# Give me a break



## Antimatter (Feb 16, 2008)

This is a hoot:
http://cgi.ebay.com/VOYAGE-TO-THE-B...trkparms=65:12|66:2|39:1|72:1205|293:1|294:50

The price has now been fixed. Was $129.00


----------



## Ignatz (Jun 20, 2000)

Maybe it's the special, limited edition one. You know, the one that's hand tooled out of sterling silver and semi-precious gemstones...


----------



## Lloyd Collins (Sep 25, 2004)

I ordered one, since it will be rare!


----------



## OzyMandias (Dec 29, 2004)

Methinks perhaps someone hit the 1 AND the 2 key by mistake


----------



## Moebius (Mar 15, 2007)

I think they have the 39" and 1/350 mixed up for sure!


----------



## Carlo Giovanni (Sep 23, 2005)

Is it made of gold?


----------



## Antimatter (Feb 16, 2008)

His answer about the price is:

We sold according to manufacture suggest price. Please let me know if you need other help.

shaw


- toysourceland


----------



## Dave Metzner (Jan 1, 1970)

Obviously he's getting his manufacture suggest price from a differnt source than everbody else who'se selling that kit!

LOL
Dave


----------



## Steve H (Feb 8, 2009)

The cluelessness of the seller is epic. Sad thing is, he'll probably SELL a few at that price, just because people can be stupid.


----------



## ERVysther (May 2, 2009)

:drunk::freak::drunk::drunk::freak::freak:


----------



## Paulbo (Sep 16, 2004)

I'm thinking I'll put three up for sale at $128.95 just to come in under his price and steal his business away :tongue:


----------



## thunderbearr (Jul 16, 2005)

LOL Paul!


----------



## Dave Metzner (Jan 1, 1970)

Steve, 
I'd hope that people aren't THAT stupid.... But then PT Barnum was apparently a pretty fair judge of human nature!!


----------



## Steve H (Feb 8, 2009)

PM Moderator said:


> Steve,
> I'd hope that people aren't THAT stupid.... But then PT Barnum was apparently a pretty fair judge of human nature!!

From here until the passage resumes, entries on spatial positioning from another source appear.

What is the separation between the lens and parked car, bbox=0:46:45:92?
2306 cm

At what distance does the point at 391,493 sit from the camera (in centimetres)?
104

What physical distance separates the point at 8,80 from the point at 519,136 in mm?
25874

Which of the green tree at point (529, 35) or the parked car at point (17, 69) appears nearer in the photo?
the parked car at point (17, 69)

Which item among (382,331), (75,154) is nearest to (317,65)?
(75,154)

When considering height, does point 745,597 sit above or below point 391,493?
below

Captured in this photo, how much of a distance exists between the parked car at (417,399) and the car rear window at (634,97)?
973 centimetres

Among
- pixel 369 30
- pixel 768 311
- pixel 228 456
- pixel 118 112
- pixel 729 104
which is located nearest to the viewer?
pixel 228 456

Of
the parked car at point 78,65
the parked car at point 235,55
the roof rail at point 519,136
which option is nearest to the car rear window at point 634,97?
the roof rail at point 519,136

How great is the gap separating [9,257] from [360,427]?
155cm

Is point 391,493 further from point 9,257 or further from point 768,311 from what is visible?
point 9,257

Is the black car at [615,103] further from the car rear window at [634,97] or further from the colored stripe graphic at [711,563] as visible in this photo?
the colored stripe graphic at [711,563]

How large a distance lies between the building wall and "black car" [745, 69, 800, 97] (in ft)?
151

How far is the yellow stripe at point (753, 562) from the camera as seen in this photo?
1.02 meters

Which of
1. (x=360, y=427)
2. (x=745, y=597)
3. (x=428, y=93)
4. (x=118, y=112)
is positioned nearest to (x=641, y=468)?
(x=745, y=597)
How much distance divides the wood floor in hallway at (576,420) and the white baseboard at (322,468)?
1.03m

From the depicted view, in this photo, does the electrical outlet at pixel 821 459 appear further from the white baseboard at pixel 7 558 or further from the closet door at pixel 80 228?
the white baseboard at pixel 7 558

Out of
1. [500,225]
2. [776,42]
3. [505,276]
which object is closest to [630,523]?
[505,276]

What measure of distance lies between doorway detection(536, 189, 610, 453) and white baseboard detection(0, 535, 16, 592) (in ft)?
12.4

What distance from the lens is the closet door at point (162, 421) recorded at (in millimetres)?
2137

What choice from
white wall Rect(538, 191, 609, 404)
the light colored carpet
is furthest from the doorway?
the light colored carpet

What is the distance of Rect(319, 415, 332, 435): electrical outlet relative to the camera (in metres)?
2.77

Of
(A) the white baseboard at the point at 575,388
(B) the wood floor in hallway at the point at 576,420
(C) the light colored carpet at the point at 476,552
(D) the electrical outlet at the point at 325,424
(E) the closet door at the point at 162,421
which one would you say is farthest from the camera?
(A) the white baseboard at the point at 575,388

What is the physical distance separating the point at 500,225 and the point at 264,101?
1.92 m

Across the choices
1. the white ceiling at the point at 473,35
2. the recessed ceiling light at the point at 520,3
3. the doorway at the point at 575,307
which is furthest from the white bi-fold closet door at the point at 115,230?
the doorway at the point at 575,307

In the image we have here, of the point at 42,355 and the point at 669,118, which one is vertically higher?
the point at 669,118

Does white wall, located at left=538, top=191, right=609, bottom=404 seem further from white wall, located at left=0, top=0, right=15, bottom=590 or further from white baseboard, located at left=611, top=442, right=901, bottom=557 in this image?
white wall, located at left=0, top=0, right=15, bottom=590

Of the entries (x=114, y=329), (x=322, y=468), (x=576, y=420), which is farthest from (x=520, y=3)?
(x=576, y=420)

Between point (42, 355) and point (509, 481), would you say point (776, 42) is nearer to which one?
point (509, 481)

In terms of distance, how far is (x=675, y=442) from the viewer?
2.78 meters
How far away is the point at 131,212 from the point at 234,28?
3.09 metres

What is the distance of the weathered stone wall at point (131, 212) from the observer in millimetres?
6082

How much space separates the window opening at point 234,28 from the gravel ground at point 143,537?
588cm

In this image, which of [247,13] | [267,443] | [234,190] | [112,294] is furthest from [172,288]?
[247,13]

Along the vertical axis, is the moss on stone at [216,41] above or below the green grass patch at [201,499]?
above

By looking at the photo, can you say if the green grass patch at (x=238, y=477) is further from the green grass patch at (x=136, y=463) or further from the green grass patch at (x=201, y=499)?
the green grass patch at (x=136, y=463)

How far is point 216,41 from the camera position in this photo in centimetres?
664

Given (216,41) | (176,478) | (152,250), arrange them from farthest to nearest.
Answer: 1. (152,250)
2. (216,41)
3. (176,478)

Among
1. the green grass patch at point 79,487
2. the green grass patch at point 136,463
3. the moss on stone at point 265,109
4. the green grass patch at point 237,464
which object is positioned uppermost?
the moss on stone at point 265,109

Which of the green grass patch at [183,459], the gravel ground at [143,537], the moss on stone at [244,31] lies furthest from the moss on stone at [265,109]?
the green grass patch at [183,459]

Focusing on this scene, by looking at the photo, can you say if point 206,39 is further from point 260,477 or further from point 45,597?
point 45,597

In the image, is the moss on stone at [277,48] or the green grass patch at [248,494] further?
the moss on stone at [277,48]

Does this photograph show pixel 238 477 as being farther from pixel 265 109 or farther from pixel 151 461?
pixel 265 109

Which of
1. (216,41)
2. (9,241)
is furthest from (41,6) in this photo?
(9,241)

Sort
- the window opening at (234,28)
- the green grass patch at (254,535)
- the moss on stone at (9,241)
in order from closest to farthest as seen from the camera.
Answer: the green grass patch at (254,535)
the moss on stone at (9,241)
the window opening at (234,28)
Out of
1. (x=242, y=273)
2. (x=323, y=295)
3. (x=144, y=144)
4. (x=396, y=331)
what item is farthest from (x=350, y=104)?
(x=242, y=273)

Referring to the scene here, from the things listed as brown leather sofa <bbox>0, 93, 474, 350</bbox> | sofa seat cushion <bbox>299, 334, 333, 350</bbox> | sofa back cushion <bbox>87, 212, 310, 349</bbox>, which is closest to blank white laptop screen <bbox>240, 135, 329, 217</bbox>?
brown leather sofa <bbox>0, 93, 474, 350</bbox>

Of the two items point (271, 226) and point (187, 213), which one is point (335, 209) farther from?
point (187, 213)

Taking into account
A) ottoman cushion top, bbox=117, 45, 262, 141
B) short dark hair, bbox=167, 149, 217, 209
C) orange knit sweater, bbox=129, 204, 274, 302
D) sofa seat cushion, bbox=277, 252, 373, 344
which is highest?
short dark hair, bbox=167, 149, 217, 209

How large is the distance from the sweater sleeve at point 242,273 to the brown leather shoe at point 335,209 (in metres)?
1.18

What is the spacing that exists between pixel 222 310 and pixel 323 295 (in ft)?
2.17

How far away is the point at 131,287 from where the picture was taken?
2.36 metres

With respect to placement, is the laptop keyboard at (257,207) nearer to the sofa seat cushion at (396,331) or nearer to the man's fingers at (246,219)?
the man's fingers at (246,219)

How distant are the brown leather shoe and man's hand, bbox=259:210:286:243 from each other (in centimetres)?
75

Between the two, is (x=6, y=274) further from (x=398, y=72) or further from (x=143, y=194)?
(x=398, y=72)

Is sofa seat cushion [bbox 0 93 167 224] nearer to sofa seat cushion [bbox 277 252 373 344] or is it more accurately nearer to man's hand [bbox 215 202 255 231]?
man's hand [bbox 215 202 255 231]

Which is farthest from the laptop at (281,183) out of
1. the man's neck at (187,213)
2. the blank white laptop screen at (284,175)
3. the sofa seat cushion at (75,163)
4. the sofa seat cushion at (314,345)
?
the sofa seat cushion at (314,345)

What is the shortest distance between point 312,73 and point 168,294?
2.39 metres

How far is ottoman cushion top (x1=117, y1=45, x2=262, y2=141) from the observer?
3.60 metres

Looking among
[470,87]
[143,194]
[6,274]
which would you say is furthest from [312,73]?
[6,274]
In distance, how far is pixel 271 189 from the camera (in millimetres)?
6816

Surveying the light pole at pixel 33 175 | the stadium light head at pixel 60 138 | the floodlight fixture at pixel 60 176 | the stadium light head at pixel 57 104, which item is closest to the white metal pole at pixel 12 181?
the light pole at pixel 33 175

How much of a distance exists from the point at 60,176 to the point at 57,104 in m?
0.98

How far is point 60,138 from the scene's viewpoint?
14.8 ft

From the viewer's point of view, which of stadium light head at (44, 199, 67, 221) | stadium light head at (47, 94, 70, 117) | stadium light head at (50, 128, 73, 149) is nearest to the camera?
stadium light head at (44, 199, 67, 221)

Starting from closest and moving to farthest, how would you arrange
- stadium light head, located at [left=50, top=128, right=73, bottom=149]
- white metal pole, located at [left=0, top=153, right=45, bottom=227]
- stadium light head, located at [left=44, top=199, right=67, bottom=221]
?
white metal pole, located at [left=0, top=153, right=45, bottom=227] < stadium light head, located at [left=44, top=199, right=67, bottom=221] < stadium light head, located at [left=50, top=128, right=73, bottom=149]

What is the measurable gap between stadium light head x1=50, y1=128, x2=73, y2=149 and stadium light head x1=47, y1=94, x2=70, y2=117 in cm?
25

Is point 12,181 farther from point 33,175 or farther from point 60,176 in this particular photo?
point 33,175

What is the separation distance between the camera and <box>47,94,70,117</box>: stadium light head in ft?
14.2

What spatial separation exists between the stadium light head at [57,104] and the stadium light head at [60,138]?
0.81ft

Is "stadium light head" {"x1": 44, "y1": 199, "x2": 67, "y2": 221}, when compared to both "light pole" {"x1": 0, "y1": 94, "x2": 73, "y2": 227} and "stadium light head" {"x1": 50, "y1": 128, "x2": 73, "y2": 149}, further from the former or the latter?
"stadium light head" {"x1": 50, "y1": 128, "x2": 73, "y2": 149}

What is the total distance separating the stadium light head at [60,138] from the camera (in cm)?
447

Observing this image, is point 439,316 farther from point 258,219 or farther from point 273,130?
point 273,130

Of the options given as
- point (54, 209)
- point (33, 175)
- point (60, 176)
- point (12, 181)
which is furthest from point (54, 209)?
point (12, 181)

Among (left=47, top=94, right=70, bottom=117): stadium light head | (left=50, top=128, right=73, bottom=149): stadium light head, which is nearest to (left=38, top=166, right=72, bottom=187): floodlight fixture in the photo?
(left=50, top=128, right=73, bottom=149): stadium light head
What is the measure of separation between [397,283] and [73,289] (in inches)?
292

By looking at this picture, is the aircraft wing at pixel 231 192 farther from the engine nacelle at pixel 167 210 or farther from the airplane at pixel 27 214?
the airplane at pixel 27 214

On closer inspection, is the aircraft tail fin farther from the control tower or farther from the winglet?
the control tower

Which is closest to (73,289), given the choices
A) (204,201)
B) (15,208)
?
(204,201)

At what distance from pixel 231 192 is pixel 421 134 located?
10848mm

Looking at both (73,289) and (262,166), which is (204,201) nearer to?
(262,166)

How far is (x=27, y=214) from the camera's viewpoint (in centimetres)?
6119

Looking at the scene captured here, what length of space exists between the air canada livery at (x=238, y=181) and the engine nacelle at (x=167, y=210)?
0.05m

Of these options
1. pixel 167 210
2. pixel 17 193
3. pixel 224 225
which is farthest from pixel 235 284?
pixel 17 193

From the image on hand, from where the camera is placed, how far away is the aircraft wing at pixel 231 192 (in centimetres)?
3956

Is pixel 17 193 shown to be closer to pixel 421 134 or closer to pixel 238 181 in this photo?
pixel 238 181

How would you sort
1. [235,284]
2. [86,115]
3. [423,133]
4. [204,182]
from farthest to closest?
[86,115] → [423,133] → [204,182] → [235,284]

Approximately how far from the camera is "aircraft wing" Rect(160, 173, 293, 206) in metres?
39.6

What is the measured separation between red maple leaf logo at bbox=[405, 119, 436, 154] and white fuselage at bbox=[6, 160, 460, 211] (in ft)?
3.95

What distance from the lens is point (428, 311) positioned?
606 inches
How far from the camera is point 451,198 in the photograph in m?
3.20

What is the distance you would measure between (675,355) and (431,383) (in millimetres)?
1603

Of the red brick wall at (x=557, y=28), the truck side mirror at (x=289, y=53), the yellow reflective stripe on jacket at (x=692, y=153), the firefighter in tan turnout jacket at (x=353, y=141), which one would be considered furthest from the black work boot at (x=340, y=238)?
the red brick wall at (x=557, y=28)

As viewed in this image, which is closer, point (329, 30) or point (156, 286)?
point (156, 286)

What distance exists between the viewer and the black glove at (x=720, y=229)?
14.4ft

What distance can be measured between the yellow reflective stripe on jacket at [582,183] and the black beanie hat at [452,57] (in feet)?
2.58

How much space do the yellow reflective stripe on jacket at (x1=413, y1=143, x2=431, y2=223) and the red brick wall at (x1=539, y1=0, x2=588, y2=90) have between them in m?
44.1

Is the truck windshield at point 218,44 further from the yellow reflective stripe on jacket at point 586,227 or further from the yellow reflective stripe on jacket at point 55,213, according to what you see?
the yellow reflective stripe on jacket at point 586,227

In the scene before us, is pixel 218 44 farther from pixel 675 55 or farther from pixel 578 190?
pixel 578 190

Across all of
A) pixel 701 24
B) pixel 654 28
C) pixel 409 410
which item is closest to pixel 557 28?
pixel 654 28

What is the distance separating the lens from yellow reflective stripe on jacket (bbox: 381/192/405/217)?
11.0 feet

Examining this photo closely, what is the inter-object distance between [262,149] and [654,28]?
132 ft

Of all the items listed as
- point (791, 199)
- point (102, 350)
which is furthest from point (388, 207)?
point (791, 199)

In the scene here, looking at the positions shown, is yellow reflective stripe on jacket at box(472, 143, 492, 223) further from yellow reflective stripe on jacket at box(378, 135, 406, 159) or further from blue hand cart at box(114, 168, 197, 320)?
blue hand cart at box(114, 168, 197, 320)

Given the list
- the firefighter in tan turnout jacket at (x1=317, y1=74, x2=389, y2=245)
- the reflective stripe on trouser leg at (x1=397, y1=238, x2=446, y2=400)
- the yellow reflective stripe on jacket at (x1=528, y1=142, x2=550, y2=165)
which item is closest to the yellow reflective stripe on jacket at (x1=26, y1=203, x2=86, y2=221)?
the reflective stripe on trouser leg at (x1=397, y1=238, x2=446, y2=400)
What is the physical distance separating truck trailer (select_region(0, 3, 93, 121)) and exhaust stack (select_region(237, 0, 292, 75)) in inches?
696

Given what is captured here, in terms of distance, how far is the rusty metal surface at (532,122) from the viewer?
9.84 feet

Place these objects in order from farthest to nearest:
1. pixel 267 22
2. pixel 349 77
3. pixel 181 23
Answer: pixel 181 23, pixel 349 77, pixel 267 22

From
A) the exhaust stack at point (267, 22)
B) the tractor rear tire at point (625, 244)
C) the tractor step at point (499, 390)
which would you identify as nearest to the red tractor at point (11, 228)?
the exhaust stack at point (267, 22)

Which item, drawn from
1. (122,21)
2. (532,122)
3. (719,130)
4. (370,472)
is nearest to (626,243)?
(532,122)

I would hope so too, but you know, I've seen lots of things where someone just doesn't KNOW about resources, about searching, they have no LHS but for whatever reason they do a Google search (or an eBay search) and wham, sellers like this pop up on top because they're paying for that 'targeted search' space.

Not to tell anyone how to do their job, but maybe an account rep might want to contact this seller and suggest that if THEIR jobber is quoting that MSRP, there is a mistake in communications.

But I'm a terrible person, I suspect the seller would rebuff such contact. I just have that hunch.

ah well, more kits for ME


----------



## Dave Metzner (Jan 1, 1970)

The seller has been contacted by someone from Moebius and the suggestion has been made that the correct MSRP is 29.99... 
Perhaps the 129.99 price is a simple typo...
Guess we'll see if the listing changes...

Dave


----------



## Auroranut (Jan 12, 2008)

I think you're right Dave- they have your Iron Man kit listed at $39.95, so I'd say they've made a mistake.

Chris.


----------



## Seaview (Feb 18, 2004)

DANG! He fixed it before I could see the slightly inflated price.
Nice to see that he's pre-ordered 3, 2 of which will be available in August.


----------



## Steve H (Feb 8, 2009)

Hooray, common sense wins! 

So, who's gonna crank out the light kit and tiny FS-1 for this beauty? 

May we expect yet another amazing cardboard 'quick make' interior?


----------



## Bruce Bishop (Jan 17, 1999)

It comes up at $29.99 now. Until I read the entire thread I couldn't figure out what the fuss was all about.


----------